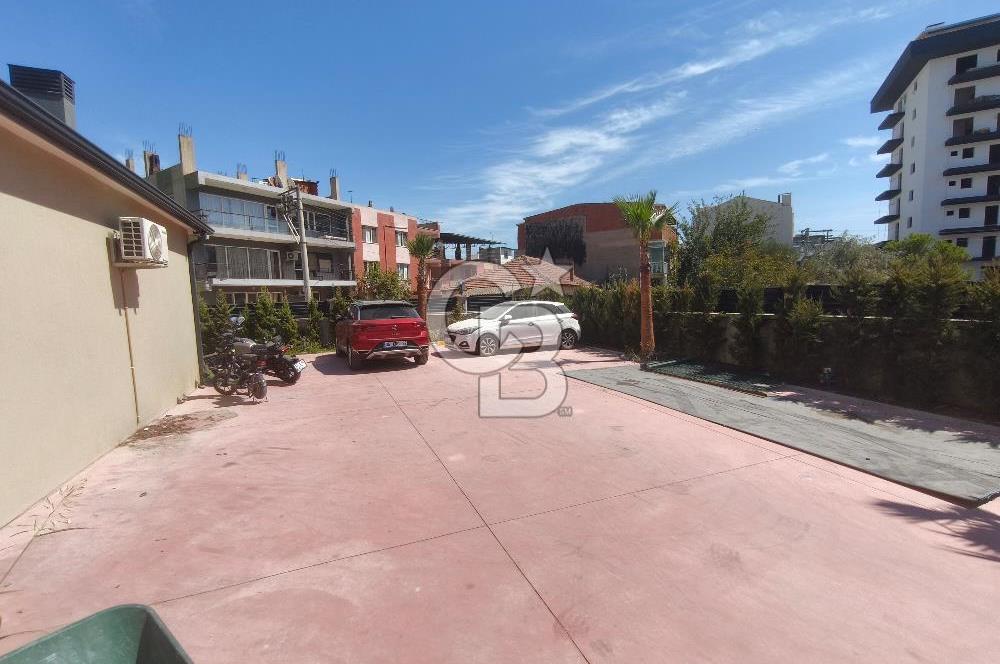 Çiğli Odes Park Balatçık Kiralık Eşyalı 1+1 Daire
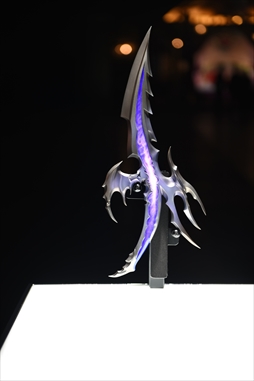 画像ギャラリー No.009のサムネイル画像 / 「グラブルフェス2022-2023」開幕。展示物やアトラクション,撮影コーナーなど,ボリュームアップを遂げたイベント会場をレポート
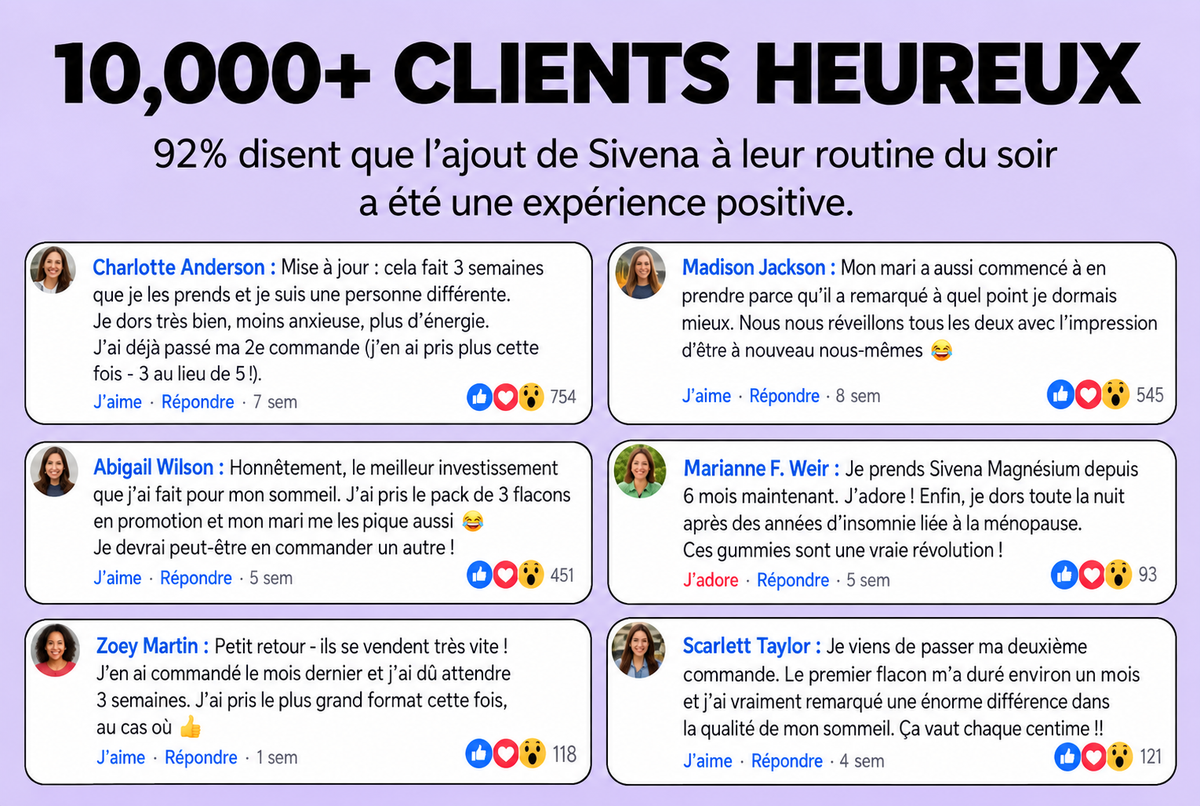 Avis de clientes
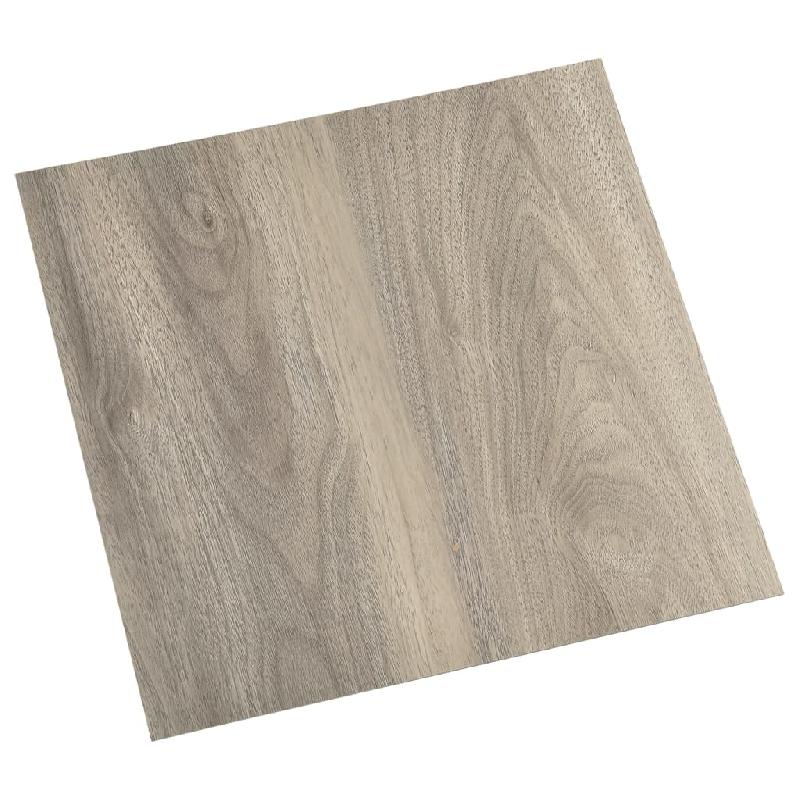 Vidaxl planches de plancher autoadhésives 20 pcs pvc 1,86 m² taupe 330157_1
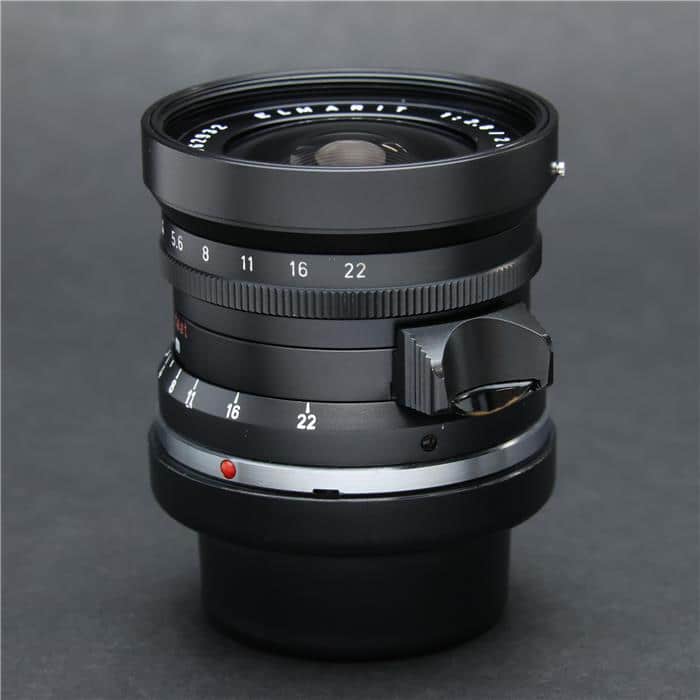 エルマリート M28mm F2.8 (E48・非レトロタイプ) ※1st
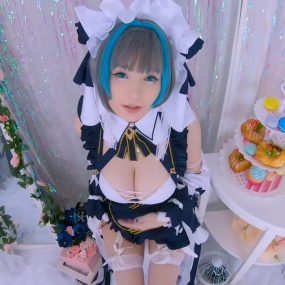 #Hidorirose 碧蓝航线柴郡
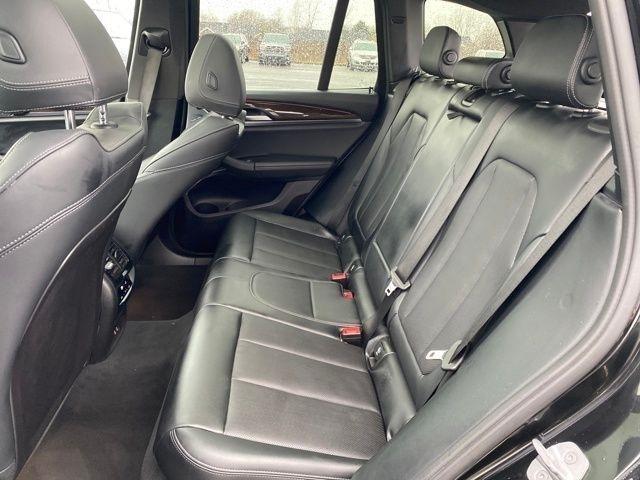 BMW X3 sDrive30i 2023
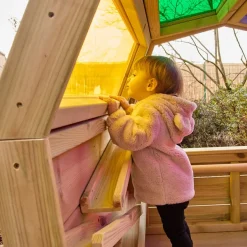 TTS Outdoor Baby & Toddler Sensory Shelter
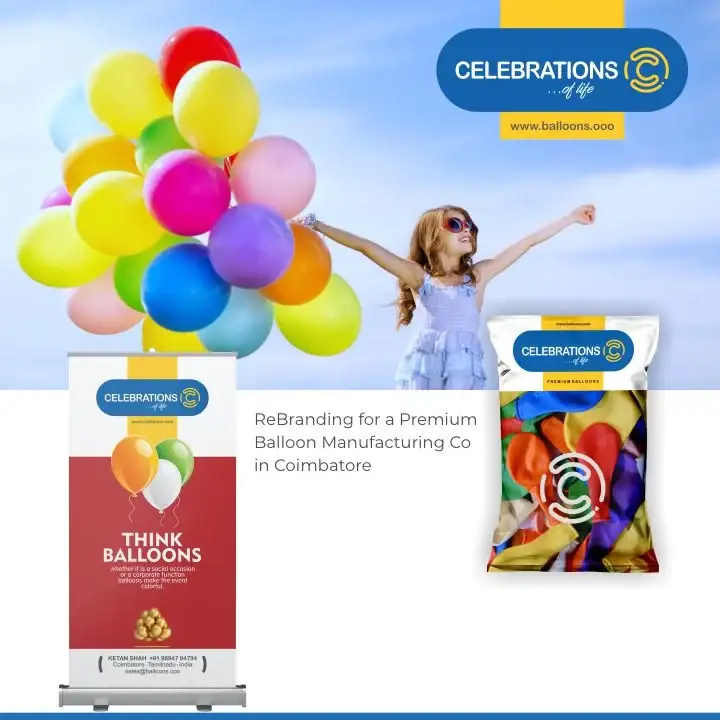 Celebrations packaging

________________________________________

_Job item_. Pull every line of text from the listing above and copy each one word for word, leaving out the pictures.

_Task result_.
 Çiğli Odes Park Balatçık Kiralık Eşyalı 1+1 Daire
 画像ギャラリー No.009のサムネイル画像 / 「グラブルフェス2022-2023」開幕。展示物やアトラクション,撮影コーナーなど,ボリュームアップを遂げたイベント会場をレポート
 Avis de clientes
 Vidaxl planches de plancher autoadhésives 20 pcs pvc 1,86 m² taupe 330157_1
 エルマリート M28mm F2.8 (E48・非レトロタイプ) ※1st
 #Hidorirose 碧蓝航线柴郡
 BMW X3 sDrive30i 2023
 TTS Outdoor Baby & Toddler Sensory Shelter
 Celebrations packaging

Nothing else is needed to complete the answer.